Tamper Resistance --- A Cautionary Note

Ross Anderson and Markus Kuhn

Appeared in the Second USENIX Workshop on Electronic Commerce, Nov 1996.

This paper describes a number of attacks on tamper-resistant systems, and concludes that relying entirely on tamper resistance for protection is probably insufficient, regardless of the claims from manufacturers of such devices. The authors recommend that any secure system be engineered in such a way that compromise of a small number of accessible devices (such as smart cards) does not break the entire system. They also recommend hostile review as an important part of designing commercial security systems.
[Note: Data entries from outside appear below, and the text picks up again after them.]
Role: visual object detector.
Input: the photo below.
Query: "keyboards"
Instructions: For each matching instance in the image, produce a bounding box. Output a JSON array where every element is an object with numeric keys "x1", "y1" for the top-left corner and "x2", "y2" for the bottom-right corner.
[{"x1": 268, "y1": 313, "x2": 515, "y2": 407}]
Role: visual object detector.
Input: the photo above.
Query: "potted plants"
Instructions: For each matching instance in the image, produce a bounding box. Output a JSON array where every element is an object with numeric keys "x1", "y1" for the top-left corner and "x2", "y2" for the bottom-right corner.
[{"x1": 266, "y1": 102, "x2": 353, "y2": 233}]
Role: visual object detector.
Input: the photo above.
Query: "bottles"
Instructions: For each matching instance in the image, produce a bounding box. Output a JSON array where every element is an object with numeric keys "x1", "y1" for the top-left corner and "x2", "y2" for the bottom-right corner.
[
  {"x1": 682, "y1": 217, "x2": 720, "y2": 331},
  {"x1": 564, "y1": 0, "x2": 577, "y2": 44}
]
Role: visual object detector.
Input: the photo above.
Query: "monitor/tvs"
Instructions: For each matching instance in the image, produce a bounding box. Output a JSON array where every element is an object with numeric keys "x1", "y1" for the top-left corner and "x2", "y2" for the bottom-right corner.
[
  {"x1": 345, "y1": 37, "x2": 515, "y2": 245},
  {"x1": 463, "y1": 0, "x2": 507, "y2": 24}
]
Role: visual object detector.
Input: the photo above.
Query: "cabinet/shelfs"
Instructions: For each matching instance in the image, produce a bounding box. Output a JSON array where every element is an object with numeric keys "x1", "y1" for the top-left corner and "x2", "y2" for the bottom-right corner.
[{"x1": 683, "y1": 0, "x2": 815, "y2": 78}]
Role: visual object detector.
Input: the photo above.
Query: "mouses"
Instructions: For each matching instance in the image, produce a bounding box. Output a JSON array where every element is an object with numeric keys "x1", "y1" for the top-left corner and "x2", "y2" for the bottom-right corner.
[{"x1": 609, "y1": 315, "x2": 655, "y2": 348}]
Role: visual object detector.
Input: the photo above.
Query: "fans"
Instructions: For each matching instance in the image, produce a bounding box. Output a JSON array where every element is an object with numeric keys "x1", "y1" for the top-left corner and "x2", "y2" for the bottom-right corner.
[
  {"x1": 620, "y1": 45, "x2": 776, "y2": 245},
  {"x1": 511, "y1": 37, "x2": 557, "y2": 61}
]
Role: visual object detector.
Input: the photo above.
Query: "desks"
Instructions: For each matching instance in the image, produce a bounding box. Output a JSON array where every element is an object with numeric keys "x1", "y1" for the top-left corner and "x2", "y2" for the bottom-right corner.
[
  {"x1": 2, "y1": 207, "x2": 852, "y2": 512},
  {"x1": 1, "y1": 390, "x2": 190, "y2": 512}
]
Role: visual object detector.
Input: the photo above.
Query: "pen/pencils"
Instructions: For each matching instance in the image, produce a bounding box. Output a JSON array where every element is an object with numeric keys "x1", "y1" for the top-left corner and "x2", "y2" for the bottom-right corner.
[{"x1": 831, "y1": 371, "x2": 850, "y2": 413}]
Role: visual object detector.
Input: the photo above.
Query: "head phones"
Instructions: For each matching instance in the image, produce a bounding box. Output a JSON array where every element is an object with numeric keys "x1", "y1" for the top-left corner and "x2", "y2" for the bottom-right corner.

The paper uses the IBM taxonomy of attackers --- class I "clever outsiders", class II "knowledgeable insiders" and class III "funded organizations", and describes a variety of attacks. They consider applications where the user/attacker can get unsupervised physical access to the device, and focus on attacks that try to recover key material rather than attacks of modifying circuitry.

The first category of attacks they describe are non-invasive attacks: using unusual voltages and temperatures to try and recover information from EEPROM. While some of these attacks are possible to detect and defend against, commercial systems often do not find it cost-effective to do so. They also describe some more aggressive physical attacks.

They describe advanced protection techniques, used by nuclear command and control systems, where cost considerations are much less important than security. Those systems do not rely on tamper-resistance, but have techniques to ensure that successful thefts result in self-destruction of the important parts rather than have them accessible to the thieves. The authors conclude from this that even without cost considerations, tamper proof systems are not realizable.

Finally they describe an attack they mounted on the DallasDS5002FP Secure Microcontroller, a commercial "secure processor" that uses the encrypted bus strategy. They were able to mount a "cipher instruction search attack": feed the CPU with suitably chosen enciphered instructions and recognize the plaintext by the effect of the instructions. More details about the attack are available in another paper[1].

Related work:

[1] Cipher Instruction Search Attack on the Bus-Encryption Security Microcontroller DS5002FP, Markus G. Kuhn, IEEE Transactions on Computers, Vol 47, No. 10, October 1998.